Key Takeaways
- The UK government has announced a cap of £2,000 per year on salary sacrifice contributions that can be shielded from employer and employee National Insurance (NI) contributions.
- The measure is expected to raise £4.7bn in extra NI contributions in 2029, but some experts believe this estimate may be overly optimistic.
- The cap will affect around 7.7 million employees who use salary sacrifice schemes for their pension savings.
- Employers may face higher NI bills or reconsider offering the perk due to the changes.
- The removal of the tax break could lead to companies reducing planned pay rises and contributing less to pensions overall.

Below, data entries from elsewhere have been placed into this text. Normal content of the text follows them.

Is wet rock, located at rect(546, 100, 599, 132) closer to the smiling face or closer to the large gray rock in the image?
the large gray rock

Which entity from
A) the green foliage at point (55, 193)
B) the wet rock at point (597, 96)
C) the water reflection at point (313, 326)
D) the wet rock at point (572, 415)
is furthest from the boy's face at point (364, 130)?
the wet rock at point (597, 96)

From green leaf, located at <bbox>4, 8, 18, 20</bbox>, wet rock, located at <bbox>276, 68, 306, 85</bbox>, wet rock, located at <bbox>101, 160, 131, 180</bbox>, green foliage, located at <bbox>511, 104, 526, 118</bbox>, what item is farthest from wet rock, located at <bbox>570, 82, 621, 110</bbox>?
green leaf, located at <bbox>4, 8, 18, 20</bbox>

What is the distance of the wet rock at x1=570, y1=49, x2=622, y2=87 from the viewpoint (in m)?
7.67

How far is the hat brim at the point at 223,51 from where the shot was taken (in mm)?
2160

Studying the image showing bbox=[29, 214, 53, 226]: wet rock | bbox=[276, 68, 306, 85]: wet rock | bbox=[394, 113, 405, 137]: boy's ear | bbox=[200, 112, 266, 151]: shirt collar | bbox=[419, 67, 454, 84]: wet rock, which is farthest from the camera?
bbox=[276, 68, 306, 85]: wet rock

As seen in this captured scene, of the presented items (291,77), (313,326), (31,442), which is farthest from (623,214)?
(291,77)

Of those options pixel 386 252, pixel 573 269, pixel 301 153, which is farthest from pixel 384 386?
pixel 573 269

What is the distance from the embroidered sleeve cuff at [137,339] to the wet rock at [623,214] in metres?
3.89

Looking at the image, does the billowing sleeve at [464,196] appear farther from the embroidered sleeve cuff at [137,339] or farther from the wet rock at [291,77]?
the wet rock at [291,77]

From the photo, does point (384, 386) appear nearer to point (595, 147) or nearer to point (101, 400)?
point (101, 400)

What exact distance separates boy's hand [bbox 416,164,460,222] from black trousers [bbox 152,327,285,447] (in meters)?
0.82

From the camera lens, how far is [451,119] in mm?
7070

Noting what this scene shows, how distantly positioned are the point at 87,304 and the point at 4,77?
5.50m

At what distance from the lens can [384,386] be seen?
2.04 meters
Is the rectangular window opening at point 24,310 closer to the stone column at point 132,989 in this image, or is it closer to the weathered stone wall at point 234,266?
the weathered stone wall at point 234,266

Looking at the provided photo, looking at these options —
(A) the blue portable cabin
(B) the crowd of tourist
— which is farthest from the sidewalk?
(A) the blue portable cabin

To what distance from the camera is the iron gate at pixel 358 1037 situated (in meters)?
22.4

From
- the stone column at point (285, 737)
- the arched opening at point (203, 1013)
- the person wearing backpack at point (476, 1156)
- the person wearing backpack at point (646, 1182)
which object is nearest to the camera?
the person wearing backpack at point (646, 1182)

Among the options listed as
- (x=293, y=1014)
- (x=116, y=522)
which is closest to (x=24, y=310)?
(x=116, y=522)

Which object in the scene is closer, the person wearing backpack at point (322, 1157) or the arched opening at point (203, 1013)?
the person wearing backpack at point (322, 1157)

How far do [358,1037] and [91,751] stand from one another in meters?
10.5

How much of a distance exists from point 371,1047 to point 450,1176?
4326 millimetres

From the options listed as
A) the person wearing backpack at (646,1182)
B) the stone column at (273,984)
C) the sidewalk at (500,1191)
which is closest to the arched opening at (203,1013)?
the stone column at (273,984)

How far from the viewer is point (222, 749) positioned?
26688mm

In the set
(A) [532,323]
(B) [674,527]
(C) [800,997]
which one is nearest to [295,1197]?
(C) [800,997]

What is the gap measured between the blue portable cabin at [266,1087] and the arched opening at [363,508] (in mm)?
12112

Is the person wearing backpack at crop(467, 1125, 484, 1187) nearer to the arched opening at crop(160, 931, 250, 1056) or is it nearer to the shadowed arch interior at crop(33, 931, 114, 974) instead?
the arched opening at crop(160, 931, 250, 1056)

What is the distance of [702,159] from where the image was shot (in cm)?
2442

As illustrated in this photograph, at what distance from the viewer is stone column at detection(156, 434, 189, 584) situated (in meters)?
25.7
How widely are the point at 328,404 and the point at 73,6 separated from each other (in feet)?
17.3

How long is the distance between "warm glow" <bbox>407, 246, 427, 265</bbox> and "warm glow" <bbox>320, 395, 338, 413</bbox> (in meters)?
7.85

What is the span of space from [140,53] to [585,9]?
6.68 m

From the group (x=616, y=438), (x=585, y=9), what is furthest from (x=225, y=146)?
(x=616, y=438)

Introduction to Salary Sacrifice
The UK government has announced changes to the salary sacrifice scheme, which allows workers to agree with their employers to take a portion of their salary and put it into a pension before it is subject to National Insurance Contributions (NICs) and income tax. This scheme has been seen as a way to encourage workers to pay into their pensions, but the government has argued that it currently favours high-income earners and those who work in financial services. Under the new measures, a cap of £2,000 per year will be introduced on the amount that can be shielded from employer and employee NI contributions.
Impact on Pension Savers
The cap on salary sacrifice contributions will affect around 7.7 million employees who currently use the scheme to save for their pensions. Workers who pay income tax at the basic rate will pay NICs at a rate of 8% on contributions above £2,000, while higher rate taxpayers will pay 2%. Employers will also face higher NICs bills, paying 15% on contributions above the cap. This could lead to companies reconsidering whether to offer the perk, or reducing the amount they contribute to pensions. The changes are expected to raise £4.7bn in extra NI contributions in 2029, according to the Office for Budget Responsibility (OBR).
Reaction from Experts
Former pensions minister Steve Webb has argued that the delay in implementing the changes until 2029 means that it is unlikely the government will raise the estimated £4.7bn. He believes that companies will have time to restructure their pay and pension schemes to mitigate or eliminate the new charge. Baroness Ros Altmann, also a former pensions minister, has described the current salary sacrifice system as "opaque" and argued that the proposed changes will add to this complexity. She believes that the extra National Insurance costs for employers, lower take-home salaries, and administration costs could lead to companies scrapping the scheme altogether.
Potential Consequences
The removal of the tax break could have significant consequences for pension savings in the UK. Employers may reduce planned pay rises and contribute less to pensions overall, which could negatively impact workers’ retirement savings. Alex Foster, a Partner at Blick Rothenberg, has warned that employers may "rein in their contributions" as a result of the changes. This could lead to a reduction in the overall amount of money being saved for pensions, which could have long-term implications for workers’ retirement income.
Conclusion
The changes to the salary sacrifice scheme are intended to raise revenue for the government, but they may have unintended consequences for pension savers and employers. The cap on salary sacrifice contributions could lead to higher NI bills for companies and workers, and may result in companies reducing their contributions to pensions. While the government argues that the current system favours high-income earners, the changes may ultimately lead to a reduction in pension savings overall. As the implementation of the changes is still several years away, it remains to be seen how companies and workers will respond to the new rules.